▸ EXCERPT TO READ:

- The New York legislature recently passed a ban on most expanded polystyrene (EPS) foam products as part of its FY21 budget package. State lawmakers reached a deal on the budget during overtime negotiations earlier this week, with final passage early Friday morning. Gov. Andrew Cuomo signed the budget legislation later that day.
- The budget language targets EPS foodware containers and loose fill packaging. Food trucks, restaurants, delis, caterers and both grocery and retail stores are included, while uncooked eggs, meat, and fish are exempted, as is pre-packaged food sealed prior to delivery.
- New York will join Maine, Vermont, and Maryland, which all have their own forms of EPS bans in place. The statewide EPS ban will take effect by January 2022, with fines for violations beginning at $250, and rising in increments before hitting $2,000 for a fourth violation. Cuomo has touted the ban as a key pillar of his broader environmental agenda.
Some states are pausing or rejecting limitations on plastics due to concerns over COVID-19, making New York's ban stand out. The new coronavirus has disrupted state legislative efforts during what had been a record season in many areas for bills targeting plastics. Those pieces of legislation had been gaining momentum in several states, with focuses ranging from single-use plastic bags and straws to EPS containers and recycled content requirements.
Now, New York's EPS restrictions mark a rare step forward for legislation targeting plastics at a time when other efforts have largely come to a halt. New York City already has an EPS ban in place — following a lengthy legal battle — and the new legislation allows that ban to remain in place.
In addition to New York, Washington state has also opted to go forward with its crackdown on plastics. During a shortened session, the state legislature saw an uptick in legislation focused on plastics, with significant support from environmental groups. Gov. Jay Inslee signed SB 5323 — banning single-use plastic bags — on March 25, with the law set to take effect in 2021. Another bill focused on recycled content minimums, HB 2722, has meanwhile passed both legislative bodies and is waiting for Inslee's signature.
Those moves run counter to a growing near-term trend in other states. As the coronavirus pandemic has worsened, state governments have grown concerned about contamination risks. Early-stage research on the virus indicates it can live up to three days on plastics in certain conditions, while little is known about its relationship with textiles. But officials have acted swiftly, with a particular emphasis on plastic bags.

[Data entries]
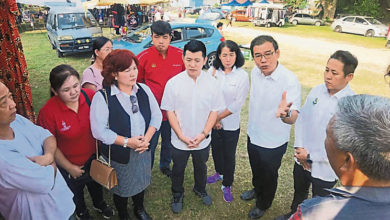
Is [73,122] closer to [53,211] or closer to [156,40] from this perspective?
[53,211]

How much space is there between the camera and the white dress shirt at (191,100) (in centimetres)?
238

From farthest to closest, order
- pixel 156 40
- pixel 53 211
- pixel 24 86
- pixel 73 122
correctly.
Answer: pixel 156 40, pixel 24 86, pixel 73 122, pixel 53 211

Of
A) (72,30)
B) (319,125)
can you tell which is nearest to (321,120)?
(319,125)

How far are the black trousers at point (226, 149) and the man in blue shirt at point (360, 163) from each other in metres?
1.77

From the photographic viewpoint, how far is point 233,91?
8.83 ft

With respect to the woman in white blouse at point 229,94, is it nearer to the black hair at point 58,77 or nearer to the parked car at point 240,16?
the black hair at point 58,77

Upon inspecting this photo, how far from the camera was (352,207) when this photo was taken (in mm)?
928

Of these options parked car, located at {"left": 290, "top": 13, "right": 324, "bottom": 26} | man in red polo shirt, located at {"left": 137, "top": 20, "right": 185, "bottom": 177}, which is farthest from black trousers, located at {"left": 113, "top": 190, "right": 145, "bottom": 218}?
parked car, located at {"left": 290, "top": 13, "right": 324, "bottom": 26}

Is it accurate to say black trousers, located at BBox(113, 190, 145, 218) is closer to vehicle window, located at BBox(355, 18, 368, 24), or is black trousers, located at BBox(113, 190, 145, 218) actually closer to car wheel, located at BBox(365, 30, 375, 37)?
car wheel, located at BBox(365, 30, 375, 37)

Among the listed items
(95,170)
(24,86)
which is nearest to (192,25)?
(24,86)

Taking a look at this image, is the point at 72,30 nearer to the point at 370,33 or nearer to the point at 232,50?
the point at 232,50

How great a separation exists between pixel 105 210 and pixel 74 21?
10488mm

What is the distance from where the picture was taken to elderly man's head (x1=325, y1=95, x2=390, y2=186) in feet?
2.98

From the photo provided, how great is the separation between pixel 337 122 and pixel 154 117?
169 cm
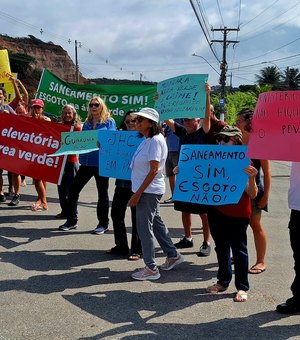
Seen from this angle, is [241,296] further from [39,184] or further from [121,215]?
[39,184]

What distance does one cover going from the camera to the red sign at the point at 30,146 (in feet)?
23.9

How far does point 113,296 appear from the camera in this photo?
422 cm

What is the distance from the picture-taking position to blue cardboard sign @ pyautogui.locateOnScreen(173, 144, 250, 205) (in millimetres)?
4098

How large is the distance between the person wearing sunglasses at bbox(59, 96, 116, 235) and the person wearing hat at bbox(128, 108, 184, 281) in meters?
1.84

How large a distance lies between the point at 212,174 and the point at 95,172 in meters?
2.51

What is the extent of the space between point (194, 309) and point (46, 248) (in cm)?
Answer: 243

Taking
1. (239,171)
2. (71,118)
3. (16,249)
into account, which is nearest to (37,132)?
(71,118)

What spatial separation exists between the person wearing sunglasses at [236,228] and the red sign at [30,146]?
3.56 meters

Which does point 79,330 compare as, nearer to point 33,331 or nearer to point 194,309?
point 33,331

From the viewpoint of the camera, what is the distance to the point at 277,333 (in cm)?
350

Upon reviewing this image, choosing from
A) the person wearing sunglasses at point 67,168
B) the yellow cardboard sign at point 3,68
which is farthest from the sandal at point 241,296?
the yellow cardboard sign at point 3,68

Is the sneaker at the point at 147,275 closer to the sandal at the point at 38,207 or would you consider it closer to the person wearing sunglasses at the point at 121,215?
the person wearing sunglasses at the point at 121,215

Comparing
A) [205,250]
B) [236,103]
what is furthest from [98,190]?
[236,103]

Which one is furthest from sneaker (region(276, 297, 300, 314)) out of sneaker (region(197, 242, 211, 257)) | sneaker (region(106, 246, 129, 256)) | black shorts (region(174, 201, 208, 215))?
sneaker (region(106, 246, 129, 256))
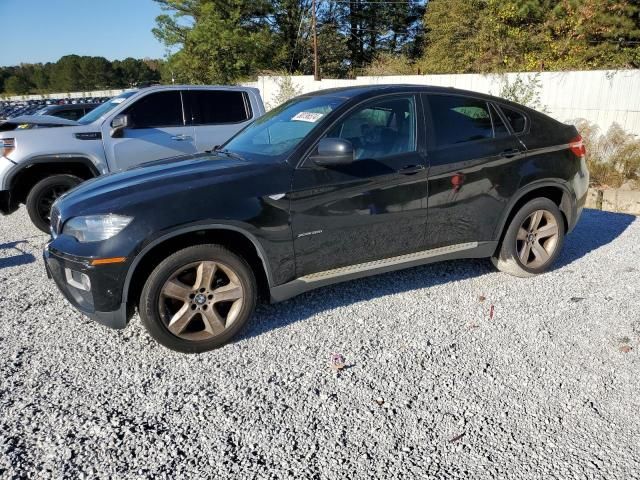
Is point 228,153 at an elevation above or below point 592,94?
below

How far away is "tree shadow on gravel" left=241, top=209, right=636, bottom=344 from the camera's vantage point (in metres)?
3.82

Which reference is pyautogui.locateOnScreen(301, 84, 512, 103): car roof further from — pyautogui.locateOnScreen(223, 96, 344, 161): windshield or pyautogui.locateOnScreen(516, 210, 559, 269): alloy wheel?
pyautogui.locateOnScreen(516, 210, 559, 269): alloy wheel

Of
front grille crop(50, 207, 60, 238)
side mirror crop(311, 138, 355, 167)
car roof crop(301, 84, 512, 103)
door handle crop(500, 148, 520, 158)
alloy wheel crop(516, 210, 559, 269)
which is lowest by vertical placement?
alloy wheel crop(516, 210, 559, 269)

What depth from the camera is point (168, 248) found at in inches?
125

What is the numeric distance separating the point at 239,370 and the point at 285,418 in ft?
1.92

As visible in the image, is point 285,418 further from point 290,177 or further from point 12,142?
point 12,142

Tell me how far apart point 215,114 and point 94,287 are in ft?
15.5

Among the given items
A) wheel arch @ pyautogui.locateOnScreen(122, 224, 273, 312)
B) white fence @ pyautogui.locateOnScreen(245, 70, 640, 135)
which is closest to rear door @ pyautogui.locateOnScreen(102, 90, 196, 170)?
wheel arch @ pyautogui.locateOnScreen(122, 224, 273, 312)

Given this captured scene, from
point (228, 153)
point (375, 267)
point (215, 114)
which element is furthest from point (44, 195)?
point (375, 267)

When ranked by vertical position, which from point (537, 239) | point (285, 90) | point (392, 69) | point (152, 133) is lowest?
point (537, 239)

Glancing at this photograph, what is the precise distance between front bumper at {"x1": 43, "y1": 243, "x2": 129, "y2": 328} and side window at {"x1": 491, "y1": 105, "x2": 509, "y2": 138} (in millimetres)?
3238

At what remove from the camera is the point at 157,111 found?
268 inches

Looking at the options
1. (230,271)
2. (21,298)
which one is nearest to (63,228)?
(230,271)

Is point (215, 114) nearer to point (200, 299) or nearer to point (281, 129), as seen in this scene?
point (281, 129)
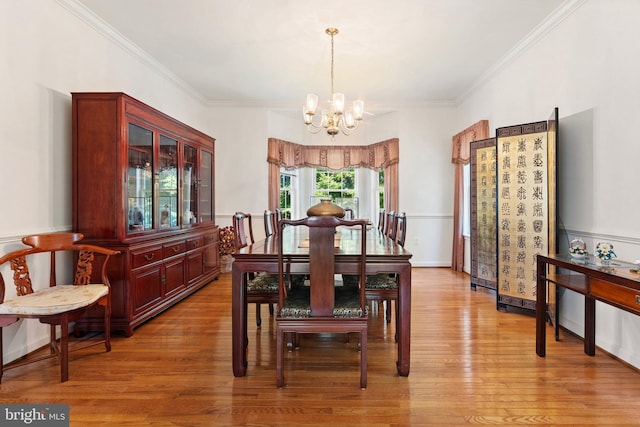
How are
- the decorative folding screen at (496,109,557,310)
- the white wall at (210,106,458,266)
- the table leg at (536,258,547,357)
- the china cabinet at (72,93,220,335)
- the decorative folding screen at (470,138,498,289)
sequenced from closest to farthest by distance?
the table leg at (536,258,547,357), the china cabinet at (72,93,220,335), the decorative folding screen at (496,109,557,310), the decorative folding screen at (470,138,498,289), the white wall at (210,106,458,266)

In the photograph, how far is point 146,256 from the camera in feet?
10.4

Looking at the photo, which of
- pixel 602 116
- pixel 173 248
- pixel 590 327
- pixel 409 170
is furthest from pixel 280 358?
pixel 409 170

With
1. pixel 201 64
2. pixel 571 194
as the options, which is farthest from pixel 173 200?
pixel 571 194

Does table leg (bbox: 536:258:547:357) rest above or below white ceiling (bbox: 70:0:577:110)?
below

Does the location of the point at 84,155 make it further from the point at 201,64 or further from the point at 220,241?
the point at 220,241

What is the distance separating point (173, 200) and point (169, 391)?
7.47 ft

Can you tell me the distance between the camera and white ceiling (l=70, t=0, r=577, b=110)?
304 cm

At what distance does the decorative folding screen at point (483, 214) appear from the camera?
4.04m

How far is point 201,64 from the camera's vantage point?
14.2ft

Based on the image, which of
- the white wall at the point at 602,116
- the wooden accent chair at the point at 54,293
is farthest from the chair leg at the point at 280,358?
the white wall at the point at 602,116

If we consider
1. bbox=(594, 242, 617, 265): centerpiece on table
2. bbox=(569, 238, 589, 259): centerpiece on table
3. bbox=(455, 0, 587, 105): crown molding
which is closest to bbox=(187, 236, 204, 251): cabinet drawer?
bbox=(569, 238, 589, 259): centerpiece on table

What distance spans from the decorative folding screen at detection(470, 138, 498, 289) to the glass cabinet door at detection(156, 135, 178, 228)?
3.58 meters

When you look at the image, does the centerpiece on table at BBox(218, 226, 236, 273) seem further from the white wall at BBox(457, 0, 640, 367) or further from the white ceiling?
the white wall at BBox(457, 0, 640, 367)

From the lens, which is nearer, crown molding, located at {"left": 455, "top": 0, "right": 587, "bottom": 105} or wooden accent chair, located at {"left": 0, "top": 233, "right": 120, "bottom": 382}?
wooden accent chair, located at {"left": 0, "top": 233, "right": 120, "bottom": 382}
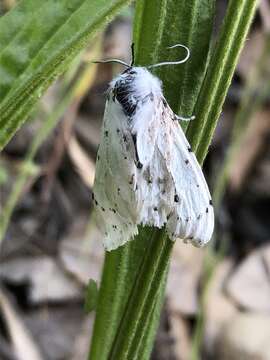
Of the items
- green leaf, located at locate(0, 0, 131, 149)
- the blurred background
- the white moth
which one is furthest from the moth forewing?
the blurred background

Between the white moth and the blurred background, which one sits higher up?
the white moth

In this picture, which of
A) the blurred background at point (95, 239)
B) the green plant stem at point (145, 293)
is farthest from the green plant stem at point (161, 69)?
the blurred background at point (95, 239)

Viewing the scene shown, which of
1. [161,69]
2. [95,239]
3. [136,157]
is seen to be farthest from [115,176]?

▸ PROBLEM SET:
a) From the plastics legislation article, list every type of business that the New York budget language includes under the EPS ban.
b) Answer these from the plastics legislation article:
(i) By when will New York's statewide EPS ban take effect?
(ii) What does Washington's SB 5323 ban?
(iii) According to early-stage research, how long can the virus live on plastics in certain conditions?
c) Proceed with the plastics legislation article, picking up after its final sentence.

▸ RESPONSES TO THE EXERCISE:
a) Food trucks, restaurants, delis, caterers, grocery stores, retail stores

b)
(i) By January 2022
(ii) Single-use plastic bags
(iii) Up to three days

c)
On the state level, Maine has delayed its ban, set to take effect April 22, until next year. Connecticut has lifted its own 10-cent fee, enacted last year. New York has said it will not enforce its statewide plastic bag ban until May 15, due in part to prior litigation.
New Hampshire Gov. Chris Sununu went a step further and imposed a temporary ban on reusable bags by arguing they could spread the virus, an unproven claim. Massachusetts has done the same and also suspended local bag bans.
Other cities and counties have also taken action, with the San Francisco Bay Area becoming the latest to temporarily ban resusable bags this week as a sanitary measure. That ban also extends to reusable mugs, mirroring actions taken by a number of companies like Starbucks, which stopped accepting personal mugs several weeks ago.
Trade groups supporting the plastics industry have pointed to the trend as a sign that bans are premature. The American Chemistry Council (ACC) has argued COVID-19 shows EPS containers, along with other plastics, "can promote safety by reducing risks of foodborne illnesses."
Until recently, the industry has underscored the reusability and recyclability of plastic items. But Tony Radoszewski, CEO for the Plastics Industry Association (PLASTICS), argued in a March 18 letter to the U.S. Department of Health that "single-use plastics are often the safest choice" in the context of the pandemic. "We ask that the department speak out against bans on these products as a public safety risk," Radoszewski wrote.
ACC did not respond to a request for comment from Waste Dive. PLASTICS redirected questions to the American Recyclable Plastic Bag Alliance, which did not respond to a subsequent request by publishing time.
Environmental advocates and anti-plastics groups argue the industry is capitalizing on the pandemic. Judith Enck, former U.S. EPA Regional Administrator and president of Beyond Plastics, praised crackdowns in the midst of the crisis. "[New York and Washington] have demonstrated leadership and remind us all that the facts still matter," she told Waste Dive.
Enck said the industry is imposing "scare tactics" at the expense of the environment and public health. Speaking to New York's EPS ban specifically, she praised the state for its "logical" choice.